At 142, the method 100 includes mapping each calculated force vector to one or more force-receiving locations of the model. The mapping may include mapping the calculated force vector to a "best match" force-receiving location. The selection of the best matching force-receiving location for the model depends on the pixel case selected for the corresponding pixel. The best matching force-receiving location may be, for example, the closest joint, vertex, or centroid. In some embodiments, a moment (i.e., a rotational force) may be applied to the model.

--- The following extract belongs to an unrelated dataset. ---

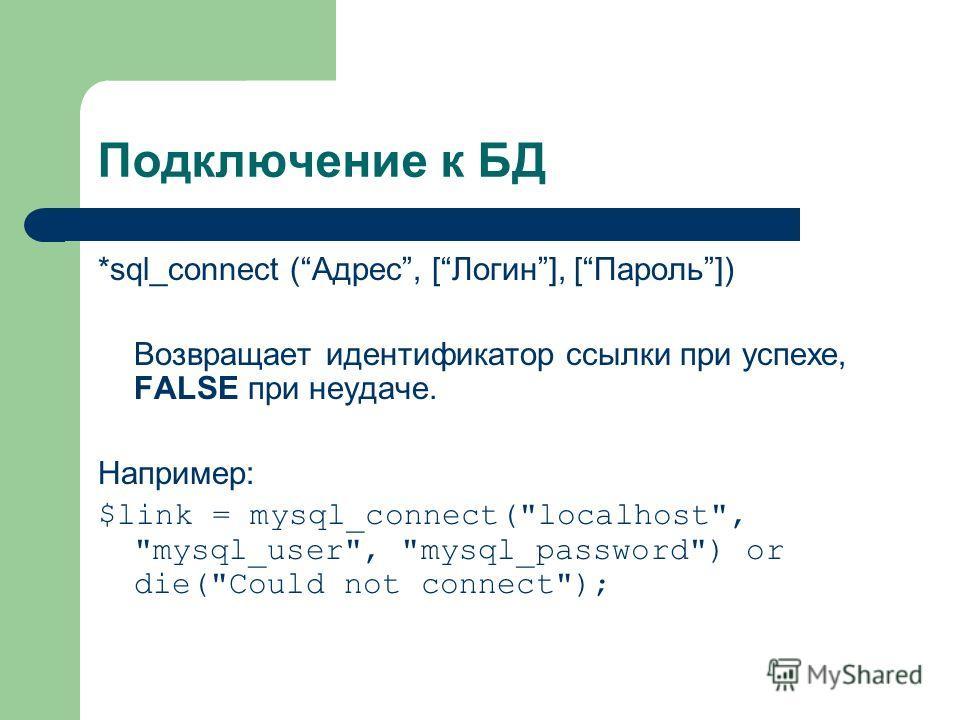Подключение к БД *sql_connect (Адрес, [Логин], [Пароль]) Возвращает идентификатор ссылки при успехе, FALSE при неудаче. Например: $link = mysql_connect(localhost, mysql_user, mysql_password) or die(Could not connect);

In some cases, a single pixel may be responsible for two or more different force vectors. As a non-limiting example, a certain pixel may be identified as a limb pixel occluding the torso after a snap operation, while the same pixel may be subsequently identified as a torso pixel after a grow operation (i.e., the limb has been moved away from the pixel address). In this case, the pixel may be responsible for the thrust to the limb for pushing the limb aside and the refined z-force to the torso for moving the torso to the appropriate depth. As another example, if a single pixel is located between two or more joints, two or more pixel forces may come from the single pixel. For example, a calf (mid-calf) pixel can move both the ankle and the knee.
In general, at each pixel address, one or more pixel instances for the pixel address may be determined using a combination of the original player index, the snap player index, the grow player index, the original body-part index, the snap body-part index, the grow body-part index, the synthesized depth values, the snap depth values, the observed depth values, and/or other observed or synthesized data for the given pixel address.
FIG. 18 shows a table detailing an example relationship between the pixel case described above and the joints shown in the skeletal model 82 of FIG. 5 to which force vectors may be mapped. In the table, pixel examples 1-7 are abbreviated as follows: 1-pull (regular), 2-pull (occlusion), 3-push (regular), 4-push (occlusion), 5-refine Z, 6-magnetic pull, and 7-occlusion (no action). "force is applied? A "yes" entry in the column indicates that the joint of the row may receive force from the force vector. The "X" entry in the pixel case column indicates that the joint of the row may receive a force from the force vector corresponding to the pixel case of the column. It will be appreciated that this table is provided as an example. Which are not to be considered limiting. Other relationships between the model and the pixel case may be established without departing from the scope of this disclosure.
In general, translation may be caused by forces having similar directions acting on the force-receiving locations of the model, while rotation may be caused by forces having different directions acting on the force-receiving locations of the model. For deformable objects, some components of the force vector may be used to deform the model within its deformation limits, and the remaining components of the force vector may be used to translate and/or rotate the model.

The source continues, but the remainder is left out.